Dear Eldest Child,
Yesterday you brought home a picture of yourself from summer camp, handed it to me, and told me that it was to remind me that I needed to make your mohawk awesome again. You see, when you were four you started asking for a mohawk. And when you were five we let you get one.
Instead of saying “no” to the mohawk idea, I said that you had to overcome your fear of hair buzzers and that if you still wanted the mohawk in a year you could get the mohawk. You asked periodically “When can I get my mohawk?” and eventually I told you that at the end of the school year you could get a mohawk if you still wanted one.
I had many mixed feelings about this choice of yours, but when you wanted to grow your hair long I told you that haircuts and clothes are something that you can call the shots on. They are the areas in which a five year old can express individuality in an impermanent way.
I understood that it would take a lot of work each morning to put it up. Not to mention some research to figure out how I was supposed to get 3 inches (then) of hair to stand up straight all day through playtime. I had never had a mohawk or cared for a mohawk.
I understood that, as with any choice that we make as children, a mohawk could come with teasing.
I considered protecting you from your decision and saying “no”, or explaining to you that it could result in teasing. You’re fragile sometimes.
Ultimately we honored what we had told you- that your hair is yours to make choices about.
You see.. We can’t protect you from teasing, because anything can be the source of teasing. Kids tease. You can be teased for having blue eyes or a three letter name. You can be teased for being tall.
The way to build your self confidence is not through telling you that your choices are the wrong ones, but through supporting your choices and making sure you understand how totally arbitrary and unwarranted teasing and bullying is.
So you got your mohawk. We looked at pictures of other people who had mohawks. All different kinds of people. And we talked about how some people think that mohawks are silly. Some people think that mohawks mean a certain thing. But that some people think mohawks are totally awesome and cool. And that ultimately we decide what it is that we like, and our hair and clothes should come from what we like and not what others tell us is “cool”.
You do look awesome with your mohawk. Your head is a lovely shape and you have huge big blue eyes with crazy-long lashes and you are able to pull off any hairstyle. It also makes it easy to spot you in a crowd of kids at the playground. You’re the one with five inch spikes sticking up from your head.
I don’t entirely like waking up an extra half hour early when I’m already not getting sleep because your little sister is four months old. But I consider it work that is worth it because it is building your confidence in your choices. It builds your independence. And it teaches you responsibility because you are the one who washes the spikes out. You are the one who gets up when I tell you it’s time to get up, because you understand that if you want your mokawk up then you have to get ready quickly.
There’s a cultural association between mohawks and counter-culture, and counter-culture and a lack of responsibility.

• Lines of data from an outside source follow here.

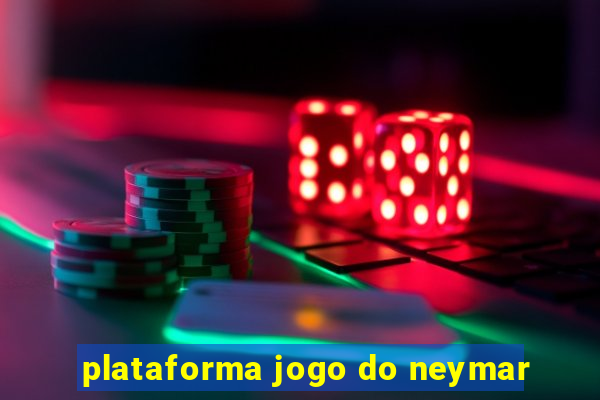 plataforma jogo do neymar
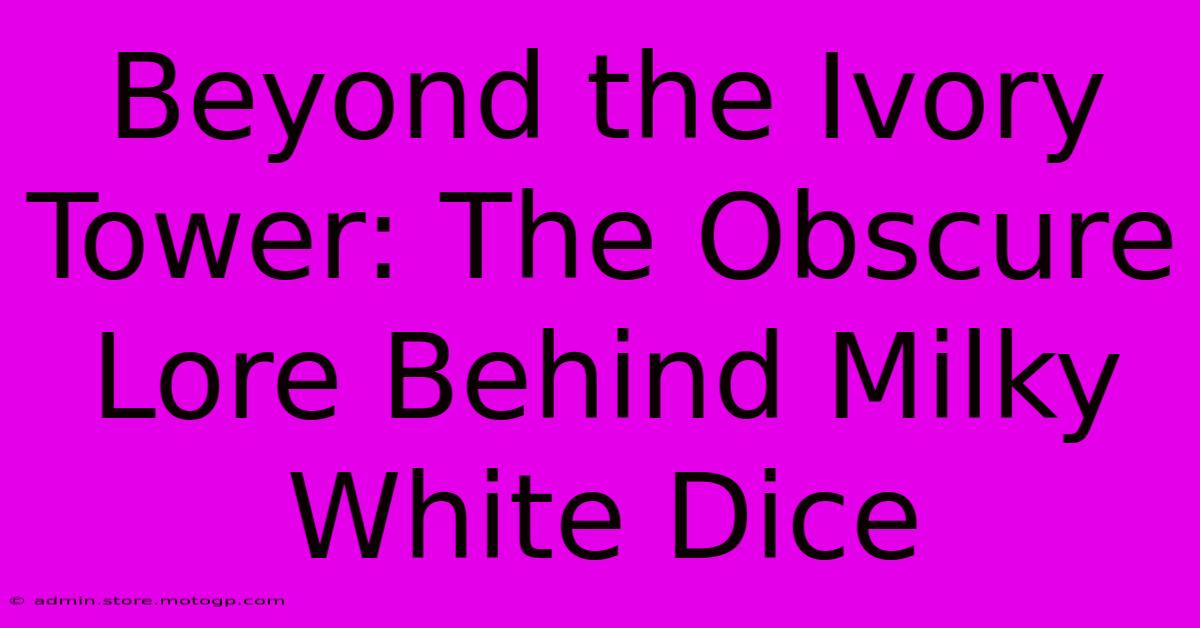 Beyond The Ivory Tower: The Obscure Lore Behind Milky White Dice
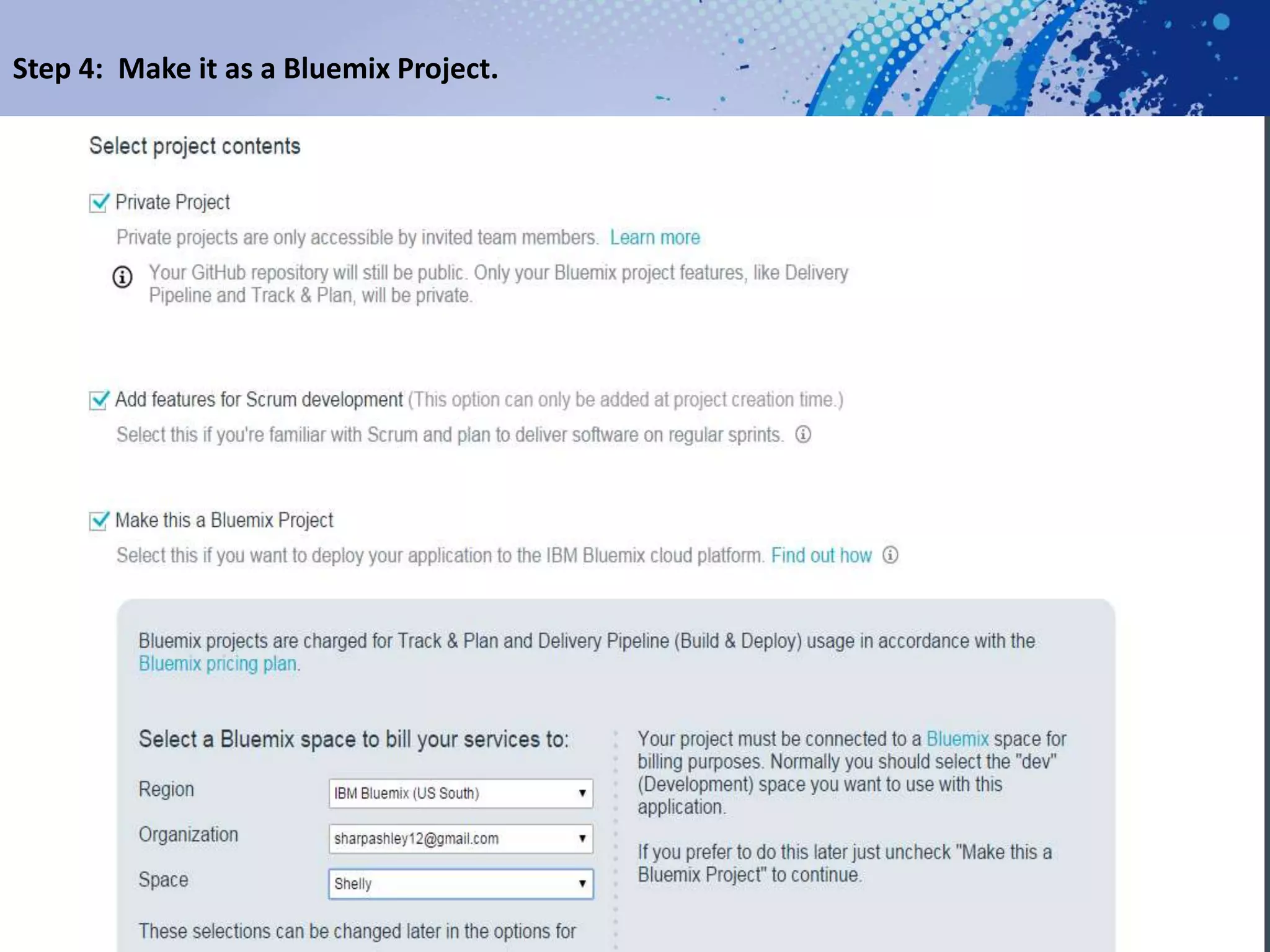 Step 4: Make it as a Bluemix Project.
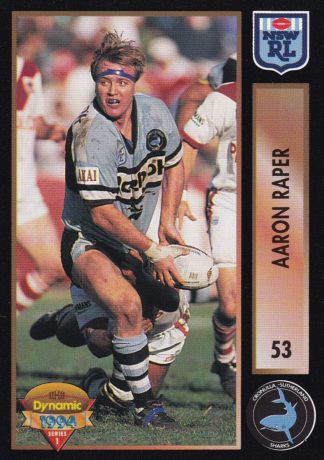 1994 Dynamic Series 1 Common Card - Base 053 Aaron Raper Cronulla Sharks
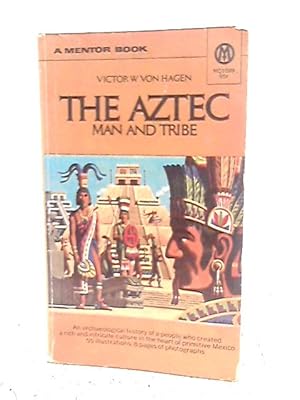 Bild des Verkufers fr The Aztec, Man and Tribe zum Verkauf von World of Rare Books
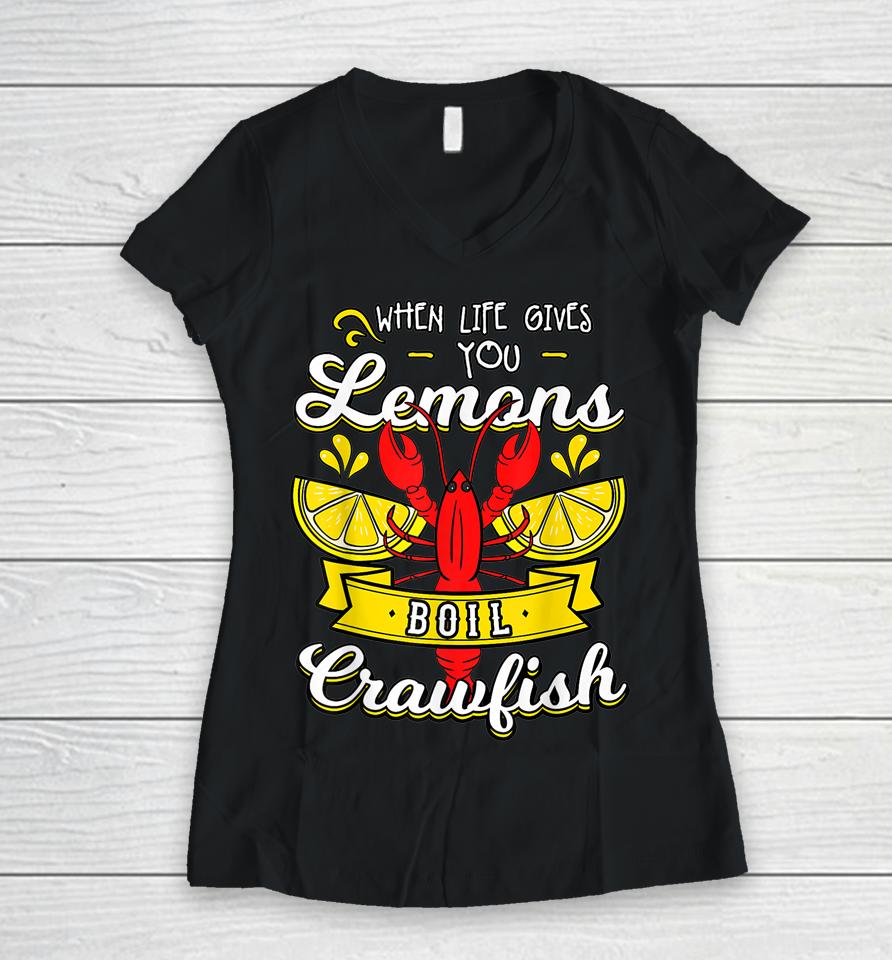 Crawfish Boil When Life Gives You Lemons Crayfish Festival Women V-Neck T-Shirt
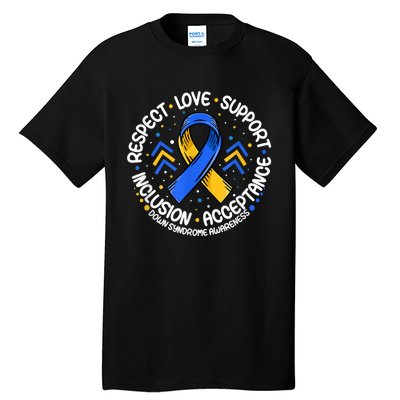 Down Syndrome Shirt Respect Support Down Syndrome Awareness  Tall T-Shirt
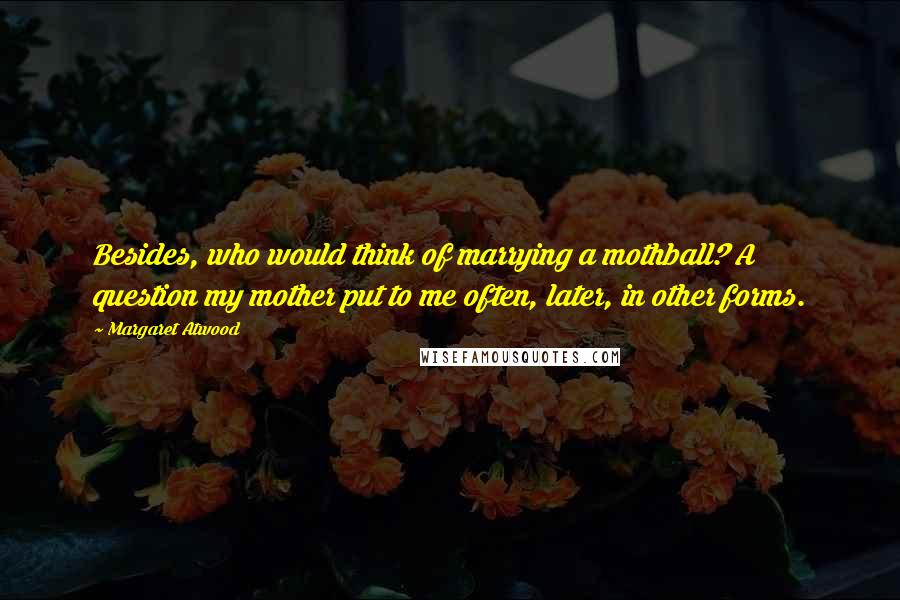 Margaret Atwood Quotes: Besides, who would think of marrying a mothball? A question my mother put to me often, later, in other forms.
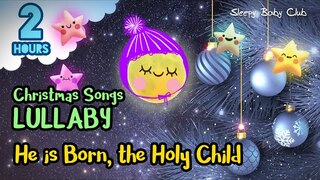 🟢 He is Born, the Holy Child ♫ Christmas Lullaby ★ Super Relaxing Music to Sleep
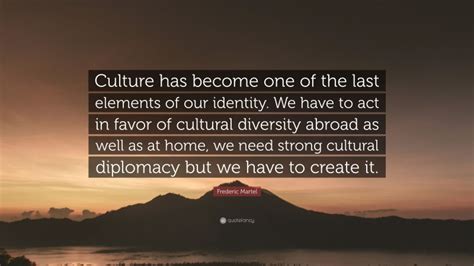 Frederic Martel Quote “culture Has Become One Of The Last Elements Of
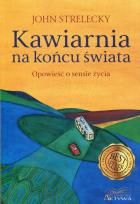 Okładka książki Kawiarnia na końcu świata. Opowieść o sensie życia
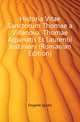 Historia Vitae Sanctorum Thomae a Villanova, Thomae Aquinatis Et Laurentii Justiniani (Romanian Edition), Feigerle Ignatz 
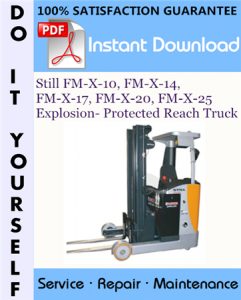 Still FM-X-10, FM-X-14, FM-X-17, FM-X-20, FM-X-25 Explosion- Protected Reach Truck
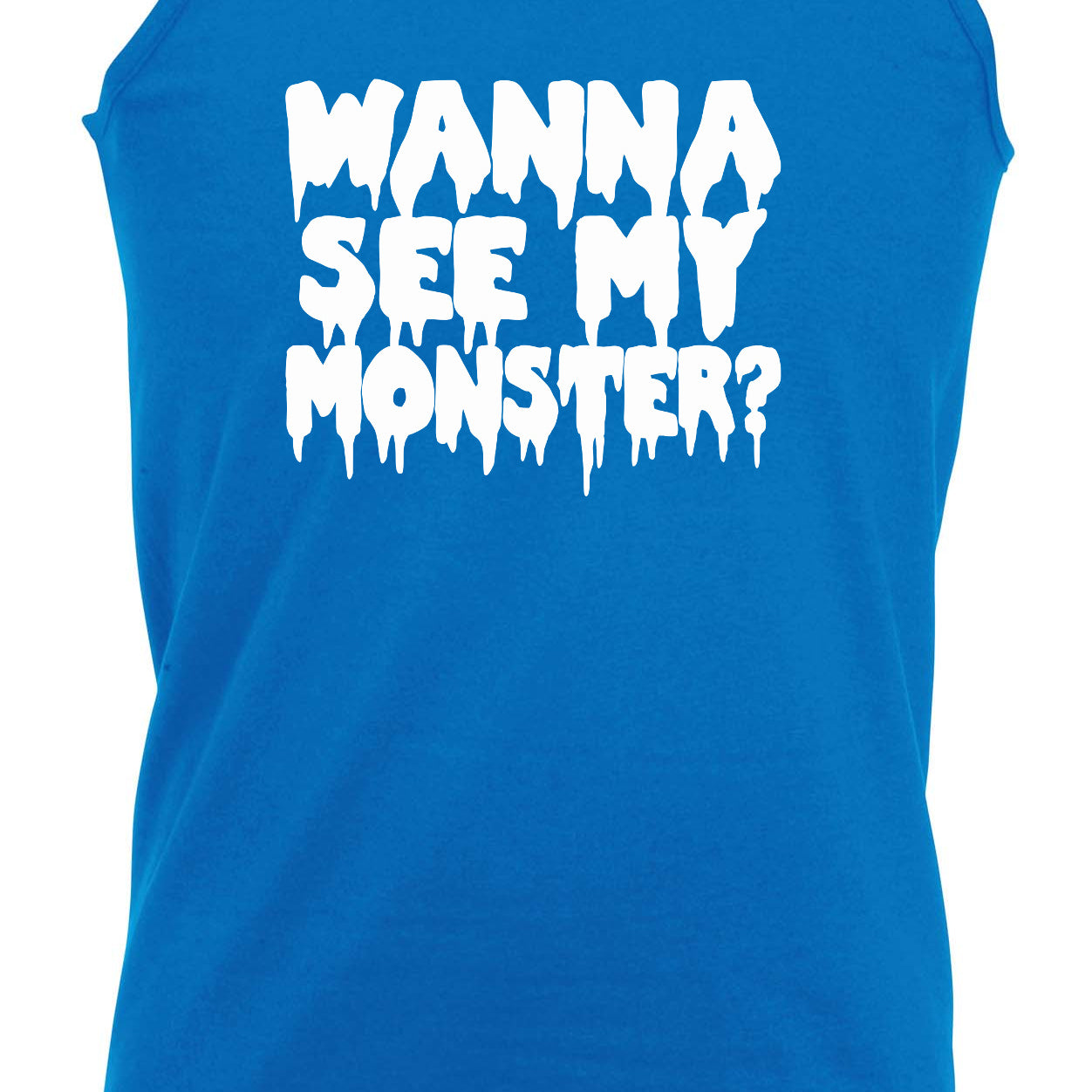 Wanna See My Monster - Funny Vest Singlet Unisex Tank Top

I find a certain irony in this, as your ‘hawk has taught you more responsibility and time management and listening skills.
It’s also eased your frustration with being teased. You’re only five, but those crazy spikes on your head have taught you that it’s okay to choose to be different sometimes, and that sometimes kids will tease you for something that is actually rather awesome. It has given us ways to talk about permanent and non-permanent choices, about matters of style and matters of health and safety.
At five you say something that took me nearly 30 years to master: “It’s okay that you don’t like it, but it’s MY BODY and MY HAIR and I like it because it’s cool.”
I had been hoping that it was a phase and that it would grow over (literally) and we could go back to sleeping in a little bit longer. Yesterday you took the initiative to take a picture home from summer camp that showed your mohawk up, and told me exactly what you wanted and needed me to do. So we went into the bathroom while your brother was taking a nap and we buzzed the sides off again, put it up, and painted it red for fun. It’s now five inches tall. I may have to convince you that it needs to be trimmed a bit, as five inch spikes are a bit hard to get to stay up.
It’s worth getting up that extra half-hour early and getting my hands all sticky with hair spray and hair glue before I even have my morning coffee. It’s worth randomly being asked “how could you give him a mohawk” by people who think that I somehow made this decision for you. Simple. YOU made the choice. YOU stuck with it for a year before we went with it. YOU get up in the mornings because you want your mohawk up. We did not “give” you a mohawk. We let you make a choice. And I’m proud of the choice that you made, because it is your choice.
The way to be happy with your body and your choices is to own them, and to make them because YOU like them.
You teach me things every day, big kid.